The lines below, from the one containing "Ловля леща на" through the one containing "Poulet fermier dans", should be set down exactly, with no pictures and nothing else.

# RECORDS
*** Block opens ***
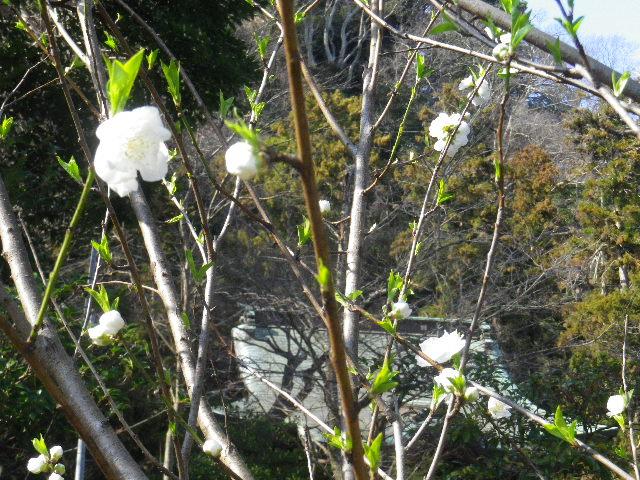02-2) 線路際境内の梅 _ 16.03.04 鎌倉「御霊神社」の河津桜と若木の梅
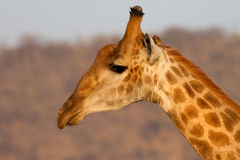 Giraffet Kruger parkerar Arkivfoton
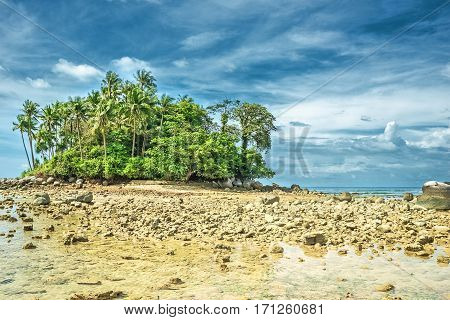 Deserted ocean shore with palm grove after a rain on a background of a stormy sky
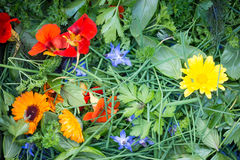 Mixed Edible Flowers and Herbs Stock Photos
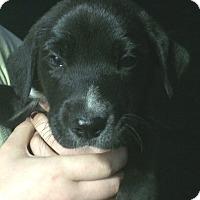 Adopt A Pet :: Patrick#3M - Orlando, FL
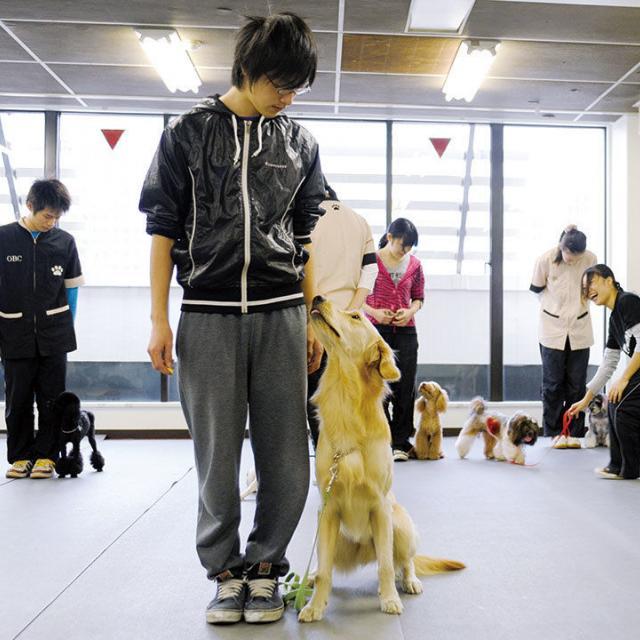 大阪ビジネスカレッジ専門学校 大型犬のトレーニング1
*** Block closes ***
*** Block opens ***
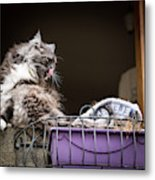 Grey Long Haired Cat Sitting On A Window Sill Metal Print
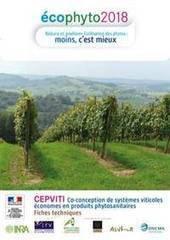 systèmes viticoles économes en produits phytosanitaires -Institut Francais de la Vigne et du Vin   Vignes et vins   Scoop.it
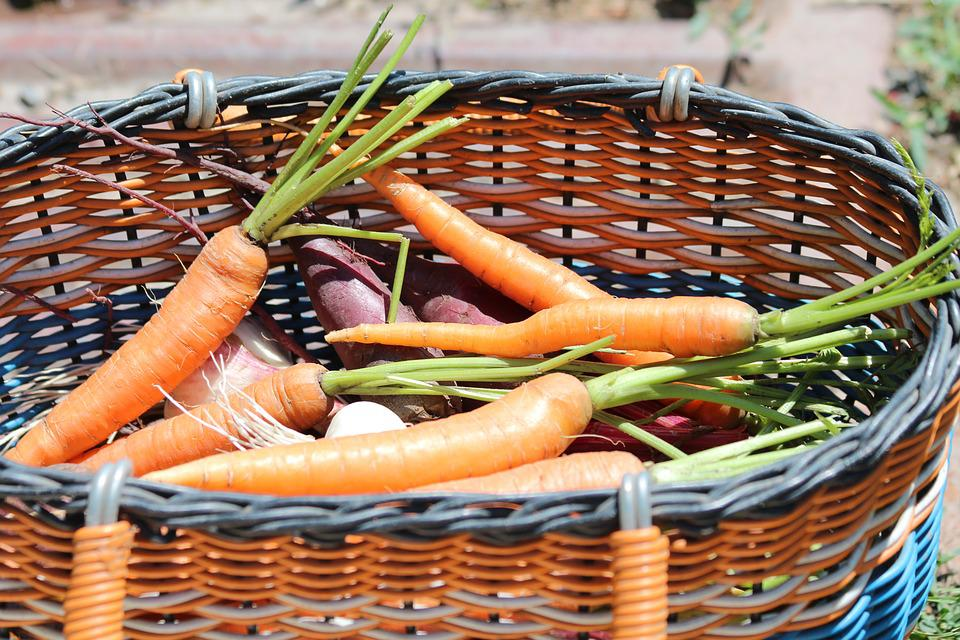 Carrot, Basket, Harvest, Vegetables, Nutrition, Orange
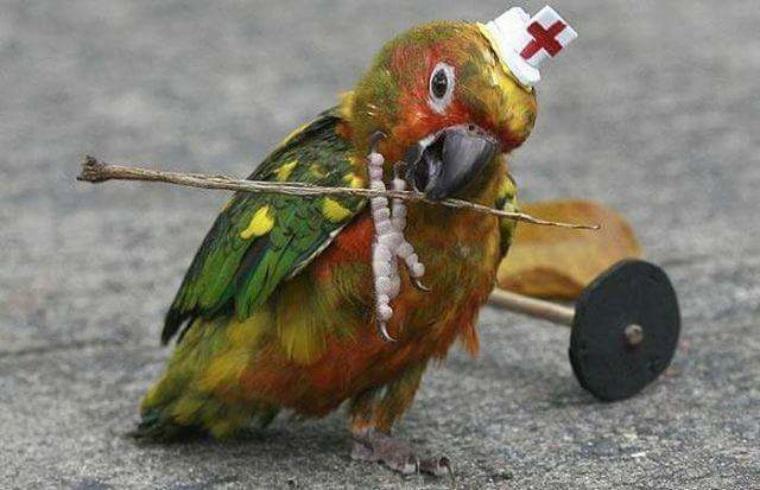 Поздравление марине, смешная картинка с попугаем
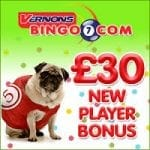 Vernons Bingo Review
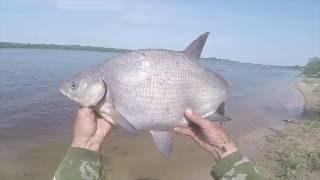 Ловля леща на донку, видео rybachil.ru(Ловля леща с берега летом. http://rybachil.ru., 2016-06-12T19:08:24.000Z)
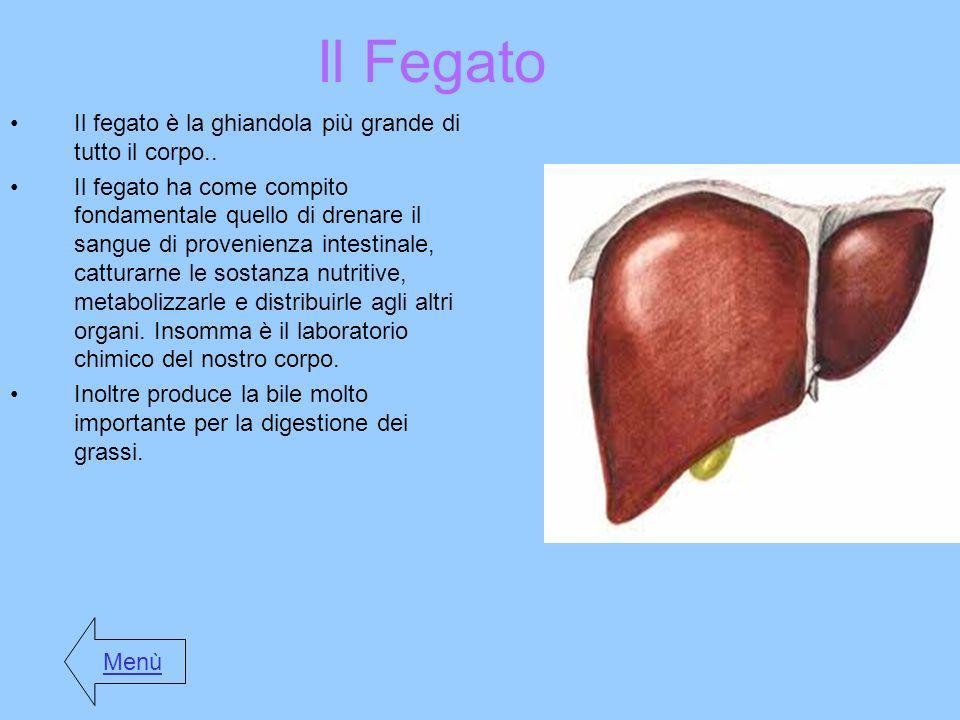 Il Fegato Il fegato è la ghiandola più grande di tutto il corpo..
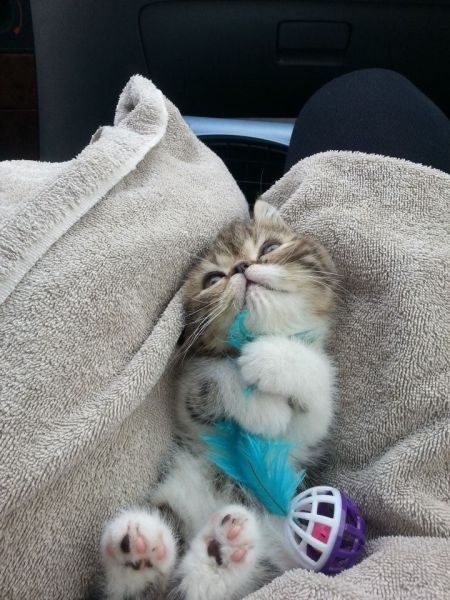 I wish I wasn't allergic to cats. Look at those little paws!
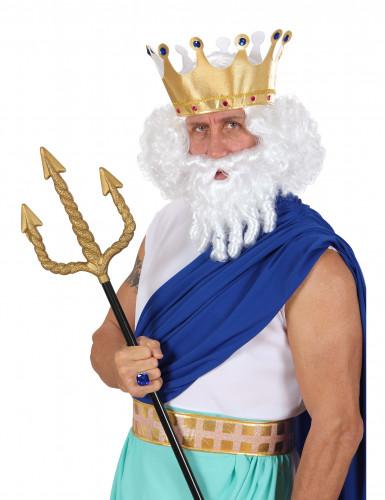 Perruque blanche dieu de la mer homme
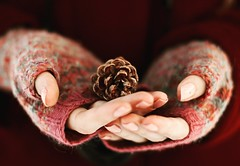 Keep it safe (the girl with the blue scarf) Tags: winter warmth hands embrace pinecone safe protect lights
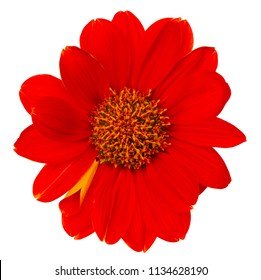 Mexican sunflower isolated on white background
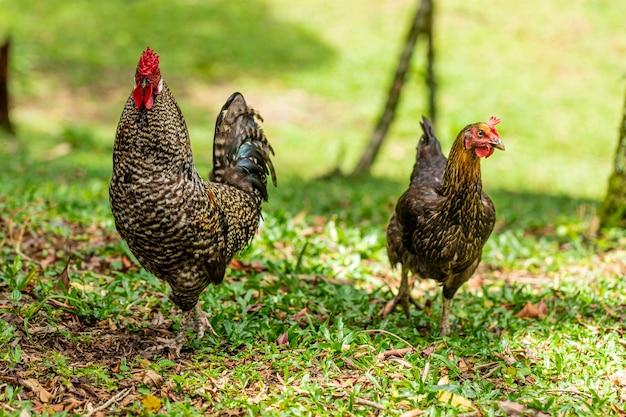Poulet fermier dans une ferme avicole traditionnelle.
*** Block closes ***
*** Block opens ***
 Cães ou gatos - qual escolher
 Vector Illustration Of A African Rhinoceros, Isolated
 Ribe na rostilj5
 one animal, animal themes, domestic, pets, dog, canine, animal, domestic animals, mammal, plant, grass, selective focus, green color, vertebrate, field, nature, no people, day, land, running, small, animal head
*** Block closes ***
# WRITTEN RESPONSE
 Ловля леща на донку, видео rybachil.ru(Ловля леща с берега летом. http://rybachil.ru., 2016-06-12T19:08:24.000Z)
 Il Fegato Il fegato è la ghiandola più grande di tutto il corpo..
 I wish I wasn't allergic to cats. Look at those little paws!
 Perruque blanche dieu de la mer homme
 Keep it safe (the girl with the blue scarf) Tags: winter warmth hands embrace pinecone safe protect lights
 Mexican sunflower isolated on white background
Poulet fermier dans une ferme avicole traditionnelle.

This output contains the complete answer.